Snowflake vs Databricks
Data platforms.
Overview
Snowflake and Databricks are the two dominant data platforms with different philosophies. Snowflake is SQL-first warehouse (separation of compute and storage, virtual warehouses, polished SQL UX); Databricks is the data lakehouse (Apache Spark, Delta Lake, MLflow, Unity Catalog, ML-first). The right answer depends on whether SQL analytics or ML/Spark workloads dominate.
- Snowflake: SQL-first warehouse. Separation of compute and storage, virtual warehouses, polished SQL UX. Default for analytics-heavy teams.
- Databricks: data lakehouse. Spark, Delta Lake, MLflow, Unity Catalog. Default for ML-heavy and Spark-native workloads.
- Operational fit per team. SQL-first analytics teams bias toward Snowflake; ML and data-engineering teams bias toward Databricks.
- Per-team choice. Different teams may pick differently in larger orgs. Document the rationale per team.
The approach
Workload-driven choice, per-team operational fit considered, documented rationale per team. The discipline is making the data platform choice once with a written reason rather than running both Snowflake and Databricks for the same workloads.
- Workload-driven. Platform per team. Reality drives the answer.
- Snowflake for SQL-first analytics. Polished SQL UX, BI-tool integration, virtual warehouses. Default for analytics teams.
- Databricks for ML and Spark. Spark-native, MLflow integration, Delta Lake. Default for ML and data-engineering teams.
- Operational fit plus documented rationale. Team workflow considered; per-team rationale captured. Future migrations have a paper trail.
Why this compounds
The right data platform compounds across years. Analytics patterns and team expertise align with the platform; cross-team tooling (BI integration, lineage, governance) gets built once and reused. By year two the platform choice is automatic per team.

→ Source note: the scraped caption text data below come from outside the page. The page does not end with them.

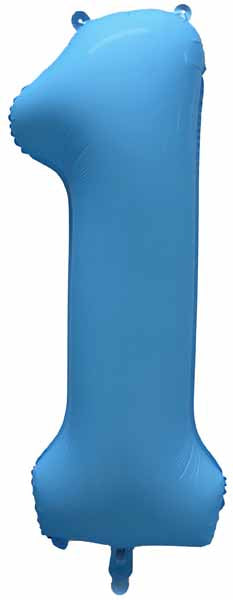 Decochamp 34-Inch Neon Blue Number 1 Balloon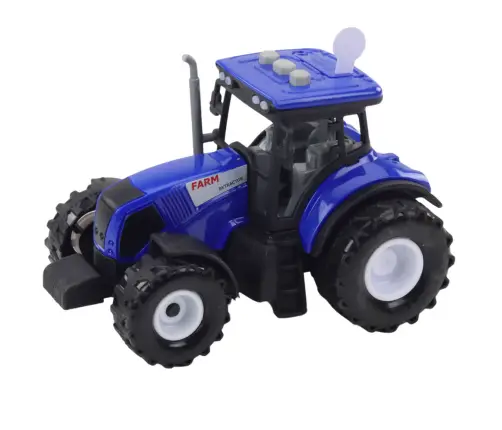 Farm Tractor Agriculture Lights Sounds Blue 1:36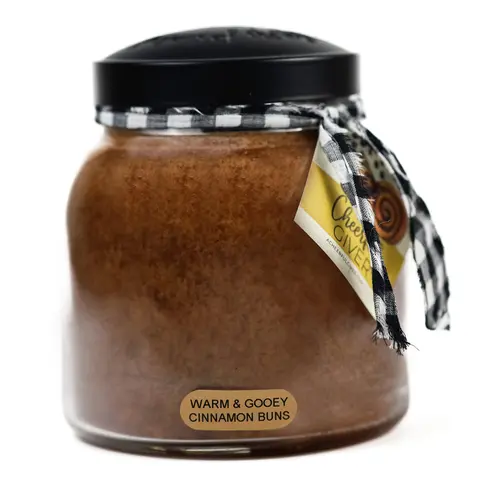 Warm & Gooey Cinnamon Buns - 34 oz Papa Candle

- Better operational fit. Platform matches team. Velocity stays high.
- Workload-driven decisions. Replaces tribal preference with documented rationale. Quality of choice improves.
- Better engineering velocity. Right platform means analytics and ML pipelines compose cleanly. Iteration speed increases.
- Year-one investment, year-two habit. First platform choice is the investment; subsequent teams inherit the patterns.